I had the Virtual ML control window open on the desk, and when I scrolled thru the colors on the color wheel of some MAC700's, using the encoder section of the app, the desk ML control was not indicating the actions of the app. 

Not a bug, but I found the ETC website a bit difficult to find some basic setup info, such as the fact that the aRFR "M" key functions the same as holding down the RRFU main softkey to swap pages. A post to the ETCConnect forum had some quick replies that got me set straight. ETC Tech services was their usual terrific help with getting some basic configurations squared away.

- It's amazingly cost effective. Even if you have to buy a phone ($150 or so) the app is $50 (and is a donation to Behind the Scenes, in my case) as well as a $40 router.


----------



## derekleffew (Oct 31, 2011)

*Re: ETC Android App*

So, SteveB, would you now recommend the aRFR/iRFR over the RRFU, or are they two different solutions for two different purposes?

In related news, ETC Presents Check To Behind The Scenes At LDI .


----------



## SteveB (Oct 31, 2011)

*Re: ETC Android App*


derekleffew said:


> So, SteveB, would you now recommend the aRFR/iRFR over the RRFU, or are they two different solutions for two different purposes?
> 
> In related news, ETC Presents Check To Behind The Scenes At LDI .



It's a touch call. Somewhat screen size dependent, as the newer Droid phones have larger screens then my Incredible, that possibly makes typo's less frequent (I typo'd on the phone and totally cleared my patch last night - oops). The RRFU has a better keypad layout (real keys) and it's very fast. The battery life is also very good as well on the RRFU as compared to some Droid phones as well as the iPhone that have poor battery life when running WiFi full time. 

I do know that the phone app is faster to get up and running, as compared to the RRFU. If I turn off the RRFU and need it. it takes a good 30 seconds or more before it's up and online. Once I start the aRFR app and have WiFi enabled, the phone on/off function saves the battery yet then responds faster and has the app running in seconds. 

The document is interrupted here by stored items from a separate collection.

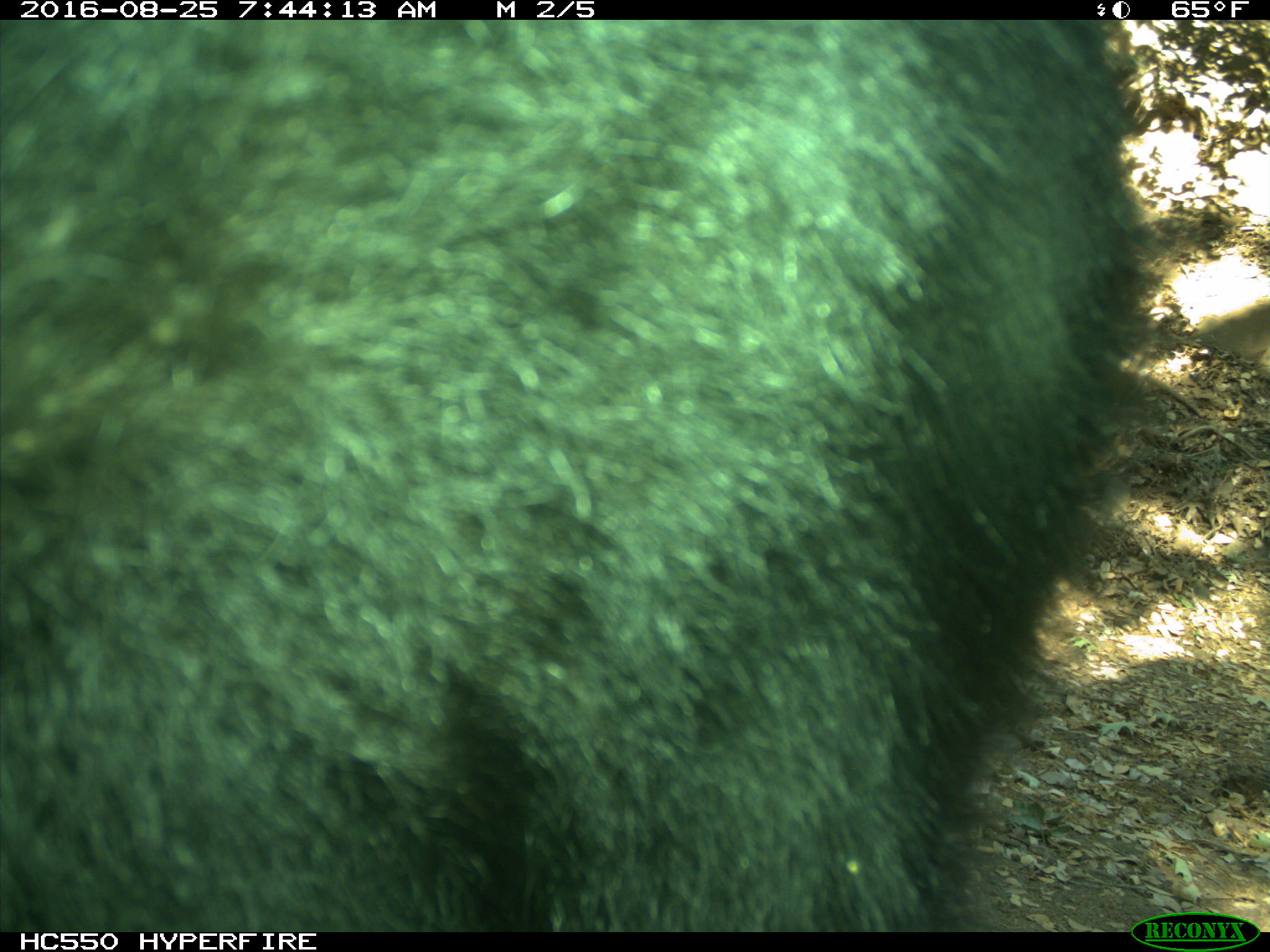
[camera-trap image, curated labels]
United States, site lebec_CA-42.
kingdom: Animalia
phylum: Chordata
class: Mammalia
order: Carnivora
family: Ursidae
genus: Ursus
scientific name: Ursus americanus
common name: american black bear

As well, WiFi can be flaky (or used to be). I happen to have 120ft line-of-sight so have a very good connection and have noticed no dropouts, but other systems that relied on WiFi were less then reliable, which is one of the reasons ETC moved away from the WiFi systems used on Obsession and Emphasis, if I remember correctly and went to dedicated radio technology. 

The aRFR and iRFR, using their full sized touch screens, provide for a better interface with moving light functions, including the Birds-Eye view for pan/tilt. There is no current RRFU control for pan/tilt of ML's, so in that scenario, the aRFR and iRFR are superior. But as stated, on a small phone scree, resolution is too rough for very fine control. Possibly that will get fixed, hard to say as well as the RRFU is supposed to get improvements to it in a later update.

Bottom line though is if I were buying a new system on a budget install, I'd save the $1800 spent on an RRFU and go the aRFR/iRFR route, especially as having the system on WiFi access also gains you a Mirror Mode function on a laptop running the Off-Line Editor. I would recommend the RRFU for a bigger space that uses it all the time. Down the road I think the RRFU will prove more reliable and I know mine has been.


----------